As to the “many” Mr. W. has met with who doom the whole human race to damnation except the few who are disposed to adopt their own peculiar strong language, I believe but few, if any, of your correspondents are of that sort. I have no doubt Mr. W. may know a few awful characters of the sort, who also deny the eternal duration of the miseries of the ungodly. I heard one of this sort myself say that nothing short of the full assurance of faith was faith, &c. But what have such awful characters as these to do with the glorious witness of the Spirit in the hearts of God’s family? If God has given such up to strong delusions, that they may believe a lie, &c., this does not make the truth of God of none effect. That remains the same; and the awful delusions of others should be a means of leading us to search diligently the Word of God, and to cry daily for the glorious witness of the Spirit in our hearts, and that its unctuous power may be daily felt, that our fellowship with the Father, and with the Son, and with the Holy Ghost may be solemnly, sweetly, and daily maintained.

As it respects dooming the whole human race to damnation except a few, &c., let Mr. W. remember that there are but the elect and the rest, and that the elect are, in God’s own tune, born again, not of corruptible seed, but of incorruptible, by the word of God, which liveth and abideth for ever. Unless this divine change takes place in our souls, our profession of religion is all vain; and this change is wholly of God and is accomplished with invincible power: “The wind bloweth where it listeth and thou hearest the sound thereof, but canst not tell whence it cometh and whither it goeth; so is everyone that is born of the Spirit.” (Jn 3:8) The child of God may not, at the tune, know what is the matter, nor from whence it cometh; but overcome it he cannot, and in the end he blesseth God that he could not. But wherever this glorious change takes place, the soul will never rest satisfied till, by faith and in feeling, it can say, “My Lord and my God.” Yet with some of God’s people there are thousands of heart-rending sighs and groans, and deep pantings for God, the living God, before they are experimentally brought into the glorious liberty of the gospel; and they are mostly in some deep water or hot fire when the Lord is pleased to bring them to the sweet enjoyment of personal interest in himself: “And I will bring the third part through the fire, and will refine them as silver is refined, and will try them as gold is tried; they shall call on my name, and I will hear them; I will say, It is my people, and they shall say, The Lord is my God.” (Zech 13:9)
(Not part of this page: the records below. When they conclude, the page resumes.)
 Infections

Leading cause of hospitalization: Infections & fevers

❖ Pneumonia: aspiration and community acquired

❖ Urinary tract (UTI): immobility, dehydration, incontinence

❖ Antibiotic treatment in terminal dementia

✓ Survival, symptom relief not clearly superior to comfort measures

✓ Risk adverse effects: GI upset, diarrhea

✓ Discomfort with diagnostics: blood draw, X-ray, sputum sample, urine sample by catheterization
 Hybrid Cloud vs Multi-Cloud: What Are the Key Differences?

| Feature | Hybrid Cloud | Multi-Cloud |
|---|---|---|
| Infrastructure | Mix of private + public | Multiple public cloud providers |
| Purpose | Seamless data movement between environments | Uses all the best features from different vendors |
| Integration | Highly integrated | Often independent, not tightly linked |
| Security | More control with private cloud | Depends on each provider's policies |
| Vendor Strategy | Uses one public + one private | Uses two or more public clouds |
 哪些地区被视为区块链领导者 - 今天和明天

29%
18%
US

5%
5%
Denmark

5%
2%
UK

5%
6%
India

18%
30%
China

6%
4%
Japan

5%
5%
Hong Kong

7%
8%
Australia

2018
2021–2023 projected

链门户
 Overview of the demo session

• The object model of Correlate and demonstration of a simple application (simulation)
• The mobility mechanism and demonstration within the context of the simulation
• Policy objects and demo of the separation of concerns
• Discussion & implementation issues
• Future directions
If it be the sovereign pleasure of the Lord, may your correspondent Mr. W. be led deeply into the deep things of God, by that glorious Spirit who alone can search them; and may he daily feel that without the teachings of this blessed Spirit he does not know what he should pray for as he ought; and then I think he will not be induced to write another epistle similar to that which I have just noticed in this.
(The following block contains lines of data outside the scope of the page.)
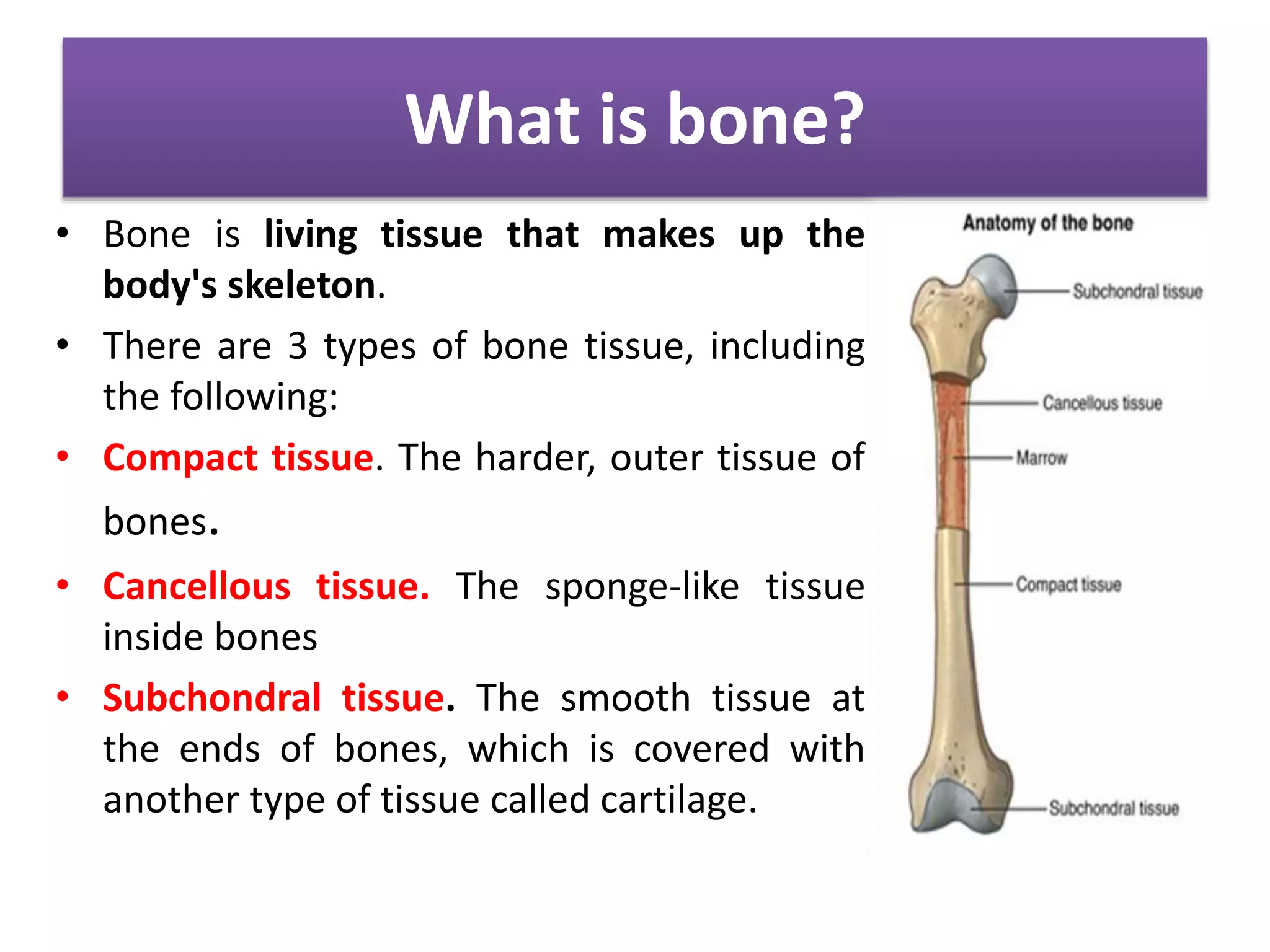 What is bone?

• Bone is living tissue that makes up the body's skeleton.

• There are 3 types of bone tissue, including the following:

• Compact tissue. The harder, outer tissue of bones.

• Cancellous tissue. The sponge-like tissue inside bones

• Subchondral tissue. The smooth tissue at the ends of bones, which is covered with another type of tissue called cartilage.

Anatomy of the bone

Subchondral tissue

Cancellous tissue

Marrow

Compact tissue

Subchondral tissue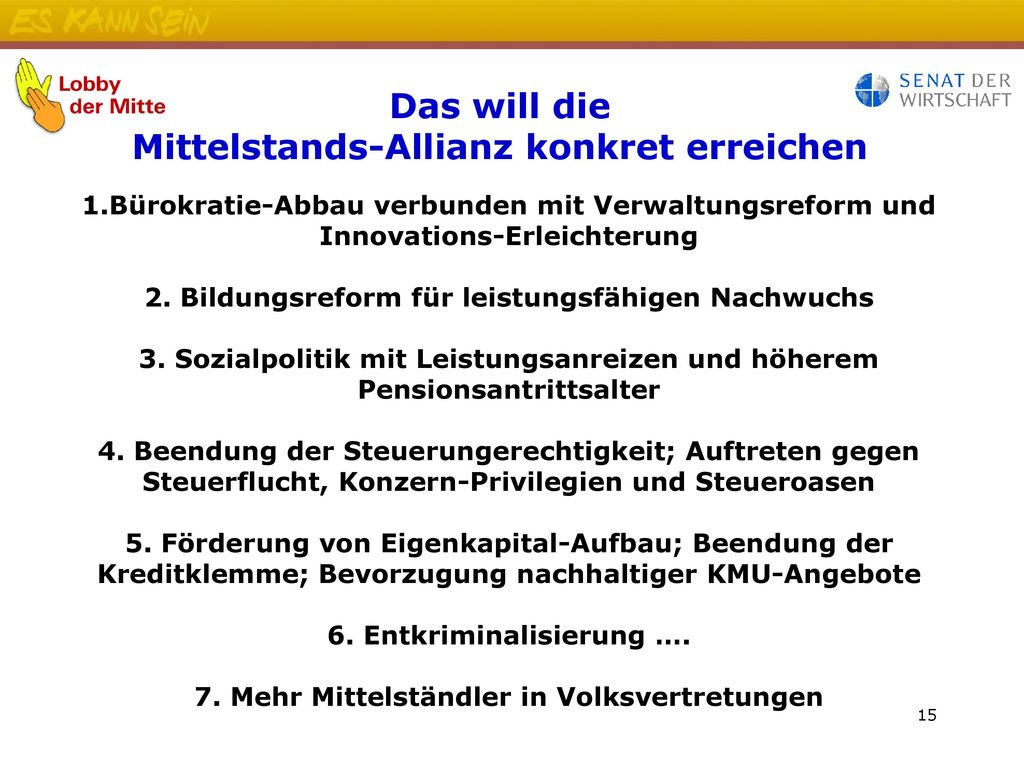 ES KANN SEIN

Lobby der Mitte

SENAT DER WIRTSCHAFT

Das will die Mittelstands-Allianz konkret erreichen

1.Bürokratie-Abbau verbunden mit Verwaltungsreform und Innovations-Erleichterung

2. Bildungsreform für leistungsfähigen Nachwuchs

3. Sozialpolitik mit Leistungsanreizen und höherem Pensionsantrittsalter

4. Beendung der Steuerungerechtigkeit; Auftreten gegen Steuerflucht, Konzern-Privilegien und Steueroasen

5. Förderung von Eigenkapital-Aufbau; Beendung der Kreditklemme; Bevorzugung nachhaltiger KMU-Angebote

6. Entkriminalisierung ….

7. Mehr Mittelständler in Volksvertretungen

15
[I think it right to say that my father knew nothing of Mr. Woodrow’s letter until he saw it in print. I inserted it for the very purpose of causing him to write a reply. I confess also that on more than one occasion, I myself wrote an article and sent my father a proof, as it seemed to be the only way of getting him to write in time, he being so much from home; but as soon as he had cast his eye over the proof he would do what I wanted—sit down and write a proper article. He would then come down to my office and most emphatically say, “This [my proof] will never do. [I knew that very well.] See; this is what I have been writing.”—J. G.]